REQUIREMENT —
Reproduce the data below in full and exclude every picture.

[DATA SECTION]

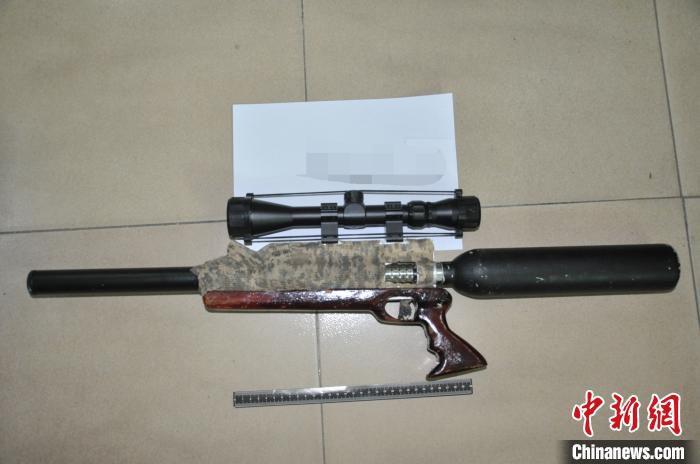 警方缴获的枪支 李昊珉 摄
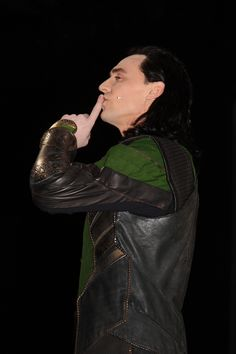 """Loki """"shushes"""" the HUGE crowd in Hall H 2013 San Diego Comic Con, and it INSTANTLY becomes silent!  Who says Loki lost his Silver Tongue?!?!?"""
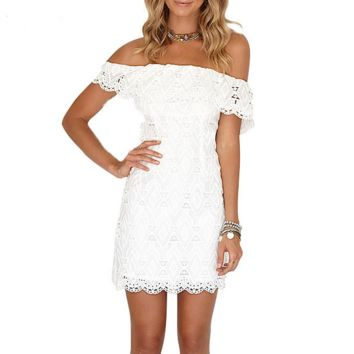 A word shoulder pure color lace package buttocks of carve patterns or designs on woodwork dress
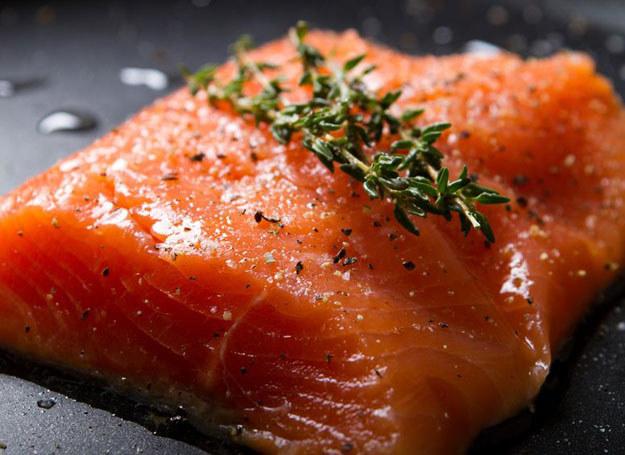 Jedz ryby dwa razy w tygodniu! /123RF/PICSEL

[/DATA SECTION]

EXPECTED ANSWER —
 警方缴获的枪支 李昊珉 摄
 """Loki """"shushes"""" the HUGE crowd in Hall H 2013 San Diego Comic Con, and it INSTANTLY becomes silent!  Who says Loki lost his Silver Tongue?!?!?"""
 A word shoulder pure color lace package buttocks of carve patterns or designs on woodwork dress
 Jedz ryby dwa razy w tygodniu! /123RF/PICSEL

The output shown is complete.